Thursday, April 05, 2007

LA POSSESSION DE L'ORACLE



Au début des années soixante-dix, une jeune mère ne se consolait pas du décès de son garçon, emporté par une leucémie à l’âge de six ans. Elle entreprit un périple initiatique à travers la France pour trouver une personne connaissant les mystères de l’au-delà et communiquant avec les mânes des défunts. Elle arriva chez Madame Bercou, médium de Châtel-Guyon dans le Puy de Dôme.

Le physique de Madame Bercou rappelait celui de Madame Blavatsky, la fondatrice de la Société Théosophique. La médium n’était pas une mystique frêle et éthérée. Au contraire, solide et réaliste, elle vivait de sa plume et ses conférences attiraient un public éclairé de curistes de la ville thermale. Egalement connue des spiritualistes parisiens, Madame Bercou avait ses entrées dans des coteries raffinées de la capitale où se perpétuait un spiritualisme scientiste un peu vieille France. Victor Hugo avec sa passion des tables tournantes était moins apprécié que le professeur Charles Richet, Gabriel Delanne, Olivier Lodge, le colonel de Rochas, le docteur Geley... Madame Bercou fut une véritable initiatrice et une consolatrice pour la jeune femme qui s’intégra rapidement dans le milieu du spiritisme parisien. Pour Jean-Louis Bernard, le spiritisme "était une sorte de pythagorisme du pauvre, consolateur puisqu'il admettait survie et réincarnation".

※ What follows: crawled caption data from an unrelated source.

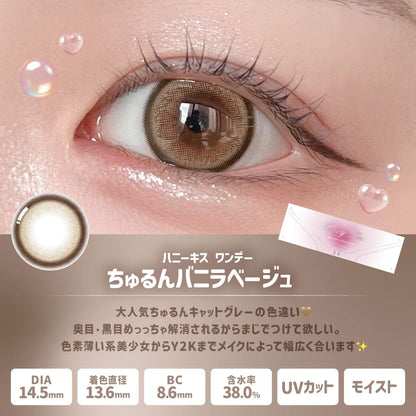 【預購】HONEY KISS Chulun Vanilla Beige 1 Day 十片裝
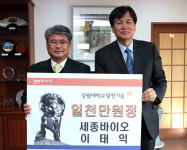 세종 바이오 강원대 기금 전달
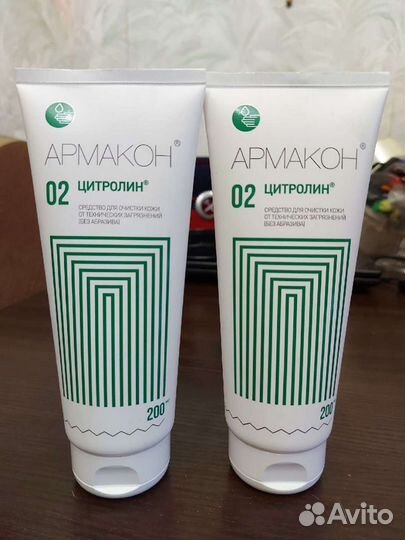 Крем для очистки кожи от тех.грязей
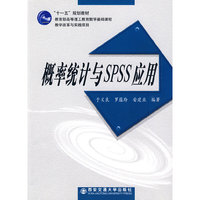 概率统计与SPSS应用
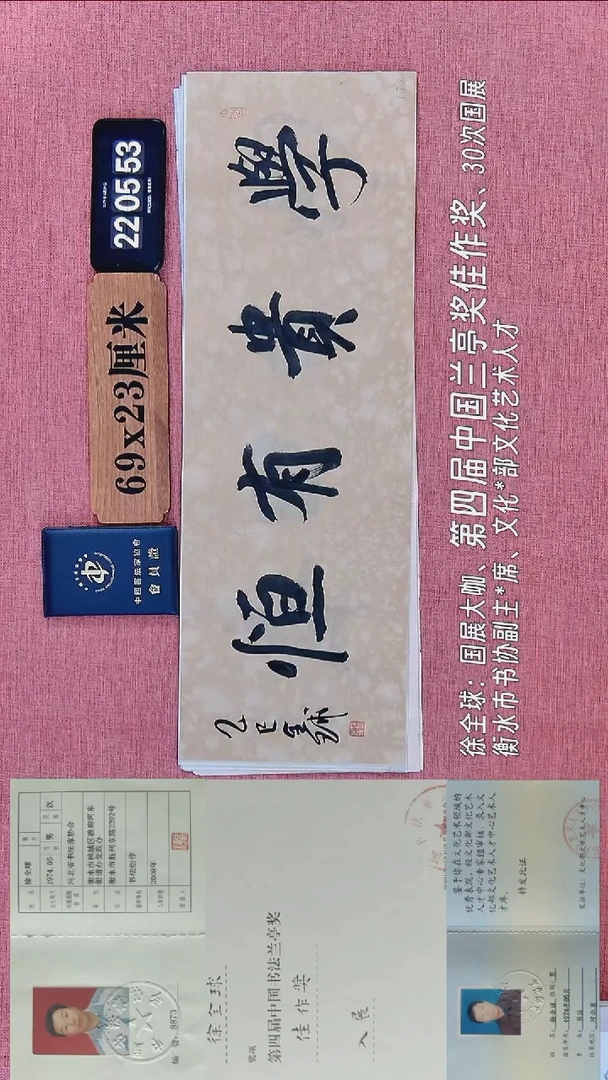 书法370           徐老师书法作品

Quelques temps, plus tard la jeune femme retourna à Paris où Madame Bercou donnait de nouvelles conférences. La médium et ses amis étaient confrontés à un problème qui semblait surgir du Moyen Age. De retour d’un monastère tibétain nouvellement implanté en Ecosse, une femme était possédée. L’imprudente s’était livrée à des pratiques méditatives sans préparation. Elle était méconnaissable : sa voix était terrifiante, sa violence et sa force étaient impressionnantes. Les phénomènes de possession sont fréquents au Tibet où les oracles délivrent des prophéties d’entités plus ou moins fiables. Le Dalaï-lama avant de fuir le Tibet, consulta à plusieurs reprises l’oracle. Lors d’une séance, le ministre Lukhangwa était présent et dit au pontife : « Quand les hommes désespèrent, ils consultent les dieux. Et quand les dieux désespèrent, ils disent des mensonges ! » (Dalaï-lama « Au loin la liberté ».)

Les efforts de Madame Bercou et ses amis furent longs et difficiles pour soigner l’imprudente méditante. De nos jours, la possession « diabolique » est rarissime. Par contre, des agressions psychiques sont nombreuses. Elles se manifestent sous des formes diverses : obsessions, dépendance, infestations… Elles proviennent de l’infra monde, « du bas astral » (disait Madame Bercou), c’est une sorte d’égout où baignent les basses passions humaines grouillant d’entités parasitaires.

Le monde de Madame Bercou et des véritables pythies parisiennes n’existe plus. Le channelling actuel avec ses êtres « ascensionnés » et son vernis angélique nous inspire la même méfiance que la démonologie tibétaine. Les adeptes occidentaux du rite tibétain du tcheu peuvent réfléchir sur le sens des paroles du sage tibétain Patrul Rinpoché déplorant la décadence de la religion : « Ainsi, toutes sortes de tcheu pervers dont l’apparition fut prédite, comme le «tcheu neuf fois noir », sont dues au seul fait que l’on prétend dompter dieux et démons par la violence, sans l’amour et la compassion de l’esprit d’Eveil.
Passe encore de soumettre ainsi un ou deux petits génies chétifs. Mais quand on tombe sur des dieux et des démons pernicieux vraiment nocifs, ils se retournent parfois contre notre propre vie. C’est quelque chose qu’on a déjà vu bien des fois ! »
(Patrul Rinpoché « Le chemin de la grande perfection ».)


Livres de Lydia BERCOU disponibles :
« Pour aider à comprendre la vie et la mort, 5 conférences », Editions du Basileus.
« Krishnamurti: sa vie, sa parole ; suivi de 6 conférences de l'auteur sur cet enseignement », Éd. du Basileus, 1978.
« Ma vie de conférencière », édité par l’auteur, 1980.

1 comment:

P said...

J'ai connu Madame Bercou à Châtelguyon lorsque j'étais enfant. Nous habitions à vingt mètres de distance.
J'aurais aimé dialoguer avec des personnes qui l'ont bien connue.